Cari açık 32 milyar doları aştı
Bir hedefe ulaşamamanın üç nedeni olabilir. Birincisi, hedef yanlış belirlenmiştir. İkincisi, hedef ulaşmak için gereken adımlar atılmamıştır. Üçüncüsü, kontrol alanı dışındaki değişkenler büyük sapma göstermiş olabilir. Bu genel girişe konu olan gösterge Türkiye’nin cari dengesi.
Cari denge bu yıl resmi hedeflerden oldukça uzak bir performans gösteriyor. 5 Eylül 2021’de açıklanan Orta Vadeli Program, 2022 yılı geneli için 18,6 milyar dolarlık cari açık öngörüyordu ancak son verilere göre açık sadece ilk 6 ayda 32 milyar dolara ulaştı.
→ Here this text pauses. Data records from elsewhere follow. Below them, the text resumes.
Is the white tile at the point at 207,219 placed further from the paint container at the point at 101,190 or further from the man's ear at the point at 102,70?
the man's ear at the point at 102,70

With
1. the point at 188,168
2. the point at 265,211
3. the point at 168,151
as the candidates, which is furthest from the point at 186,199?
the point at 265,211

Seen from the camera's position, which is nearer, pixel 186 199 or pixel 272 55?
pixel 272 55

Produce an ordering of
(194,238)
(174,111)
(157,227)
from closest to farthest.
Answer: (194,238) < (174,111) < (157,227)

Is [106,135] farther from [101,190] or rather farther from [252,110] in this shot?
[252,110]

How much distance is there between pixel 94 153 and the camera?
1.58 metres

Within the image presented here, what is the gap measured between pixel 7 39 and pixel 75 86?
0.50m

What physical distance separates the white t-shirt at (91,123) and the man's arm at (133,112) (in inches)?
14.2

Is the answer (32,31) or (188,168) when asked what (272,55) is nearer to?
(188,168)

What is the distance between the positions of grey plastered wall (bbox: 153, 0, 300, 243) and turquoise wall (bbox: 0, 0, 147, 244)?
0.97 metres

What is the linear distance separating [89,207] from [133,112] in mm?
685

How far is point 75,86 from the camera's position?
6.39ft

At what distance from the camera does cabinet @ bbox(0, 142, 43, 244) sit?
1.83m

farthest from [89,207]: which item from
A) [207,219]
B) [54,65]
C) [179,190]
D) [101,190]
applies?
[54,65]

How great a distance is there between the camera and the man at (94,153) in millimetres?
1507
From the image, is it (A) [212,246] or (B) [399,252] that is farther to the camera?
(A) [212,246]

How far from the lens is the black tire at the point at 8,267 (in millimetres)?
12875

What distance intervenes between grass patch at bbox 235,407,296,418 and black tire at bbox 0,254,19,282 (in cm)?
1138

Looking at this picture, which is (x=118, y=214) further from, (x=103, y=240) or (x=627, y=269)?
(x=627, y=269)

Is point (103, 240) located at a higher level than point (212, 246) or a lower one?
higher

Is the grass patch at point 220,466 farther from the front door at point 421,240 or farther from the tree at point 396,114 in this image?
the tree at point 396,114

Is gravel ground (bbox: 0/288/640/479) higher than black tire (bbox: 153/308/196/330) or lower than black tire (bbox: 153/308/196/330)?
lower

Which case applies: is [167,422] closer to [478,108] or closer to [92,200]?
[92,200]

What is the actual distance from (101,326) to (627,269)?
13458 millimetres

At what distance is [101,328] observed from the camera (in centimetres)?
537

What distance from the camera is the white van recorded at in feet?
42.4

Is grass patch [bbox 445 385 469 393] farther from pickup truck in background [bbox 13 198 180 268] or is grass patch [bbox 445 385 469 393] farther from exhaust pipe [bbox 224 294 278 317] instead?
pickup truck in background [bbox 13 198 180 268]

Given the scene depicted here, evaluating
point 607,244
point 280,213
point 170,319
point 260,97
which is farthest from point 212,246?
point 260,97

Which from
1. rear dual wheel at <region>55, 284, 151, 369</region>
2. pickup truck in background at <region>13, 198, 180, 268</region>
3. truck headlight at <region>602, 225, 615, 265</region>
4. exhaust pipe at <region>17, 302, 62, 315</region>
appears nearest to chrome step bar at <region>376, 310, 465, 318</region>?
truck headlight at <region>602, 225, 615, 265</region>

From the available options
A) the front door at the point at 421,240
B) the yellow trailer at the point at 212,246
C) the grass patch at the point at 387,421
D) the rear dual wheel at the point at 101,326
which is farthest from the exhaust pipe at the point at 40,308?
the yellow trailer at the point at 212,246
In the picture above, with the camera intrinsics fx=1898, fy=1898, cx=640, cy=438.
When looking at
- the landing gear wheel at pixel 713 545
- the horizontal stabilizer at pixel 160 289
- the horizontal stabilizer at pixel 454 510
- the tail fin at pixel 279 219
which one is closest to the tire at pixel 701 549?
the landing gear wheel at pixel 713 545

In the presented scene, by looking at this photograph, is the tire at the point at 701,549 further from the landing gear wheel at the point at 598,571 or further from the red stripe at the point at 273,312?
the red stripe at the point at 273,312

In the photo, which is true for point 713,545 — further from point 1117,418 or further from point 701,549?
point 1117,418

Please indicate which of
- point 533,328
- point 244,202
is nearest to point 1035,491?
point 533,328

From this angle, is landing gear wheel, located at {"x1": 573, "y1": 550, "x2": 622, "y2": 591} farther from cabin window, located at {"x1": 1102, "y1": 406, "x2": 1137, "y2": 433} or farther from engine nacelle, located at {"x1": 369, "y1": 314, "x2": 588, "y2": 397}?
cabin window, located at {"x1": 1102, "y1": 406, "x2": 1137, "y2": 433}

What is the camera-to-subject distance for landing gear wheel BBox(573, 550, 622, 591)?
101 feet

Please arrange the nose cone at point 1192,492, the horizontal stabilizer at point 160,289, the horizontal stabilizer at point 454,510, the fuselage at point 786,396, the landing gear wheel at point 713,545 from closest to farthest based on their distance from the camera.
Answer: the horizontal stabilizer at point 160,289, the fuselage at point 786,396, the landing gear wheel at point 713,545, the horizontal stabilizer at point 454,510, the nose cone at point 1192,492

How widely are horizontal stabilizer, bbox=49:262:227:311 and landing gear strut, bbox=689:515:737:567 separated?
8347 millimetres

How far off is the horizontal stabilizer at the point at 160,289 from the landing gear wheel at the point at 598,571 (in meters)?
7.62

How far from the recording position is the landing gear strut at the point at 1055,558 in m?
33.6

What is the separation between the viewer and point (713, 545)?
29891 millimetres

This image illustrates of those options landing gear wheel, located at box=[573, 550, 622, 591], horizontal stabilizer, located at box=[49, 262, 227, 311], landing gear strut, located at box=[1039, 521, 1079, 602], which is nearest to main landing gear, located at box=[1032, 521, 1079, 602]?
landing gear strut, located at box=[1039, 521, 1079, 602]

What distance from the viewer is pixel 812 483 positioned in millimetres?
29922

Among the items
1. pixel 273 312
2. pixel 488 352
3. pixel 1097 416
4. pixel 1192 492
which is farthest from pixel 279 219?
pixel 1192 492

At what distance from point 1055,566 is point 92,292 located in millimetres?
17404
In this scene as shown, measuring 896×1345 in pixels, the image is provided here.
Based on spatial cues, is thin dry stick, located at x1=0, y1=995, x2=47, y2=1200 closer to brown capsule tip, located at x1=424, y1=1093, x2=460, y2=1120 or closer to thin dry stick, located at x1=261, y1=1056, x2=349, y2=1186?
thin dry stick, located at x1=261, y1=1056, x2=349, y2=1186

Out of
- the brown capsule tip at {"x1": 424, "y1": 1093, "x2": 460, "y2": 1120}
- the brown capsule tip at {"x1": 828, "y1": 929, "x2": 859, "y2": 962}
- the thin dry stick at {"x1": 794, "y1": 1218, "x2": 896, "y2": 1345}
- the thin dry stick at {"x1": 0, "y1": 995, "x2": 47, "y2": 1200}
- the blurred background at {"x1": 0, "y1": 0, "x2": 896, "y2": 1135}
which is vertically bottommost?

Orta Vadeli Programı, ilgili kurumlar ile birlikte defalarca toplanan ve müzakere eden Strateji ve Bütçe Başkanlığı hazırlıyor ve program Resmi Gazete’de yayımlanıyor. Son OVP çalışması da bu şekilde yapıldı. Ancak programın açıklanmasından sadece üç gün sonra, Merkez Bankası’ndan, faiz belirlenirken çekirdek enflasyonun izleneceği açıklaması, bundan üç hafta sonra da ilk faiz indirimi geldi. Birkaç ay içinde politika faizi yüzde 19’dan 14’e çekildi. Bu süreçte öne kur, sonra enflasyon hızlandı. Kurdaki artışı yavaşlatmak için döviz rezervlerinin satılması, kur korumalı mevduat ve başka adımlar gündeme geldi. Dışarıda ise emtia fiyatlarında beklenmedik ve hızlı bir yükseliş yaşandı.
“TL değer kaybedince, rekabet gücü kazanacak ve bu yolla ihracat artacak; kur yükseldiği için ithalat da düşecek” beklentisi gerçekleşmedi. Aslında hatalı olan bu beklentiydi. Neden?
Çünkü, Türkiye’nin ihracat performansında kurun etkisi yok denecek kadar azdır. Bu nedenle “Kur yükselsin/TL değer kaybetsin ve ihracat artsın” gibi bir mekanizmanın işlemesi mümkün değildir. İhracatımızı kısa vadede belirleyen en önemli değişken, mal sattığımız ülkelerin ekonomilerinin büyüme hızıdır. Hedef pazarlarımız ne kadar büyürse, ihracatımız o denli artar. İkinci önemli değişken, petrol ve diğer emtia fiyatlarıdır. Bunlar yükselirse, ihracatımız da artar. Uzun vadede etkili olan faktörler de önemlidir. Örneğin ülkedeki teknolojik altyapının iyileşmesi, teknoloji yoğun üretim kapasitesinin artması, ar-ge yatırımlarının büyümesi, serbest ticaret anlaşmalarının yapılması vb. Ancak bunlar ihracatı bu yıldan gelecek yıla artırmaz, etkileri uzun vadede ortaya çıkar.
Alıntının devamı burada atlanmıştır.